Juan Linz, en su clásico estudio sobre la «fatalidad del presidencialismo», ya advertía sobre estos
peligros. Mientras que los sistemas parlamentarios permiten una mayor flexibilidad para
reemplazar gobiernos sin generar crisis sistémicas, el presidencialismo latinoamericano tiende a
generar enfrentamientos entre poderes que, en muchos casos, resultan insalvables. La falta de
mayorías legislativas y la debilidad institucional han convertido a muchos presidentes
latinoamericanos en figuras aisladas, obligadas a negociar con parlamentos fragmentados o a
recurrir a mecanismos de excepción para mantenerse en el poder.

A pesar de sus problemas recientes, los sistemas europeos todavía cuentan con mecanismos que
amortiguan la inestabilidad.

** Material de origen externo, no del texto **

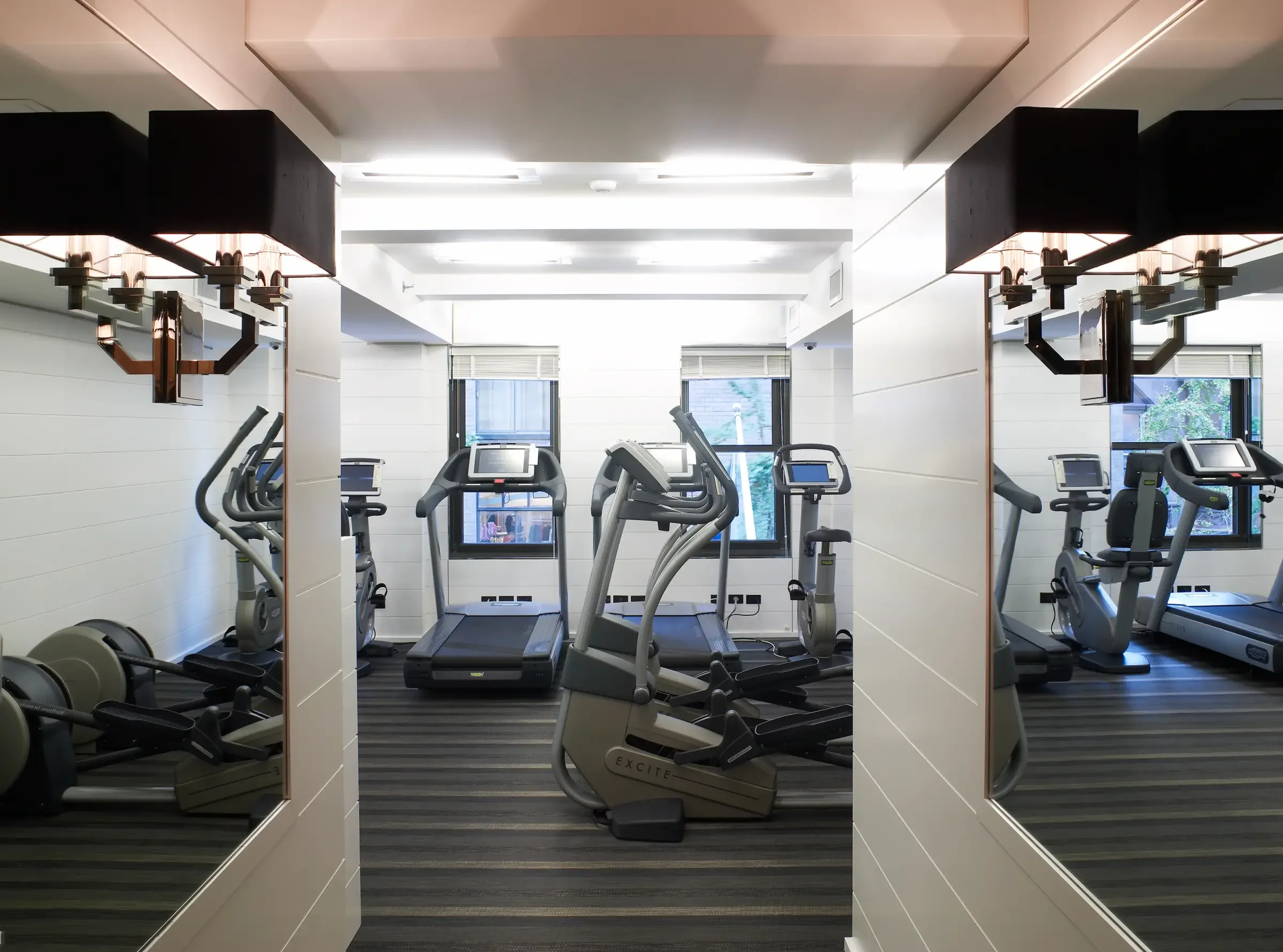 46182-root-sport-lesiure-and-wellness-fitness-center.webp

Aunque la fragmentación política ha complicado la formación de
gobiernos, la institucionalidad no se ve amenazada de la misma manera que en América Latina.

En España, por ejemplo, la creciente polarización ha convertido la política en un campo de
batalla de alianzas frágiles, pero los cambios de gobierno siguen ocurriendo dentro de los marcos
democráticos. En Francia, el sistema semipresidencialista ha obligado a Emmanuel Macron a
lidiar con un Parlamento dividido, pero sin poner en riesgo la continuidad del Estado.
Sin embargo, la estabilidad europea ya no es lo que solía ser. El desgaste de los partidos
tradicionales, la fragmentación del voto y la dificultad para construir consensos han hecho que
los sistemas parlamentarios enfrenten desafíos que antes parecían exclusivos del
presidencialismo latinoamericano. Si la tendencia continúa, Europa podría descubrir que la
inestabilidad es más contagiosa de lo que parece.

El deterioro de la estabilidad política en Europa no significa que el continente vaya camino a una
crisis al estilo latinoamericano, pero sí es una advertencia. La fragmentación, la polarización y la
dificultad para gobernar no son problemas exclusivos de un modelo político u otro. Lo que
diferencia a las democracias resilientes de las frágiles no es su diseño institucional, sino la
capacidad de sus actores políticos para gestionar la incertidumbre sin dinamitar el sistema.

Para América Latina, la lección es clara: no basta con sobrevivir a las crisis, hay que construir
instituciones que reduzcan su frecuencia e impacto. Eso implica fortalecer la cultura
democrática, evitar la dependencia de liderazgos personalistas y promover la negociación
política como una herramienta de gobernabilidad, en lugar de convertir cada desacuerdo en una
crisis existencial.

Para Europa, el desafío es evitar que la fragmentación se transforme en parálisis. La estabilidad
no es un derecho adquirido, sino una construcción constante. Si los sistemas políticos europeos
no logran adaptarse a la nueva realidad de electorados cada vez más fragmentados, podrían
encontrarse con que su prestigiosa tradición de estabilidad se erosiona más rápido de lo que
nadie imaginó.

Al final, ni América Latina ni Europa tienen garantizada la estabilidad. La diferencia entre ambas
regiones no está en la presencia de crisis, sino en la manera en que las enfrentan. Y en ese
terreno, ambas tienen mucho que aprender—y que temer.

Fernando Domínguez Sardou es Doctorando en Ciencia Política (Universidad Nacional de San Martín) y
Magister en Derecho Electoral, Parlamentario y Técnica Legislativa (Universidad de Castilla-La
Mancha). Profesor de Ciencia Política en la Universidad Católica Argentina, Universidad Austral,
Universidad del Norte Santo Tomás de Aquino y Universidad Nacional de Tres de Febrero.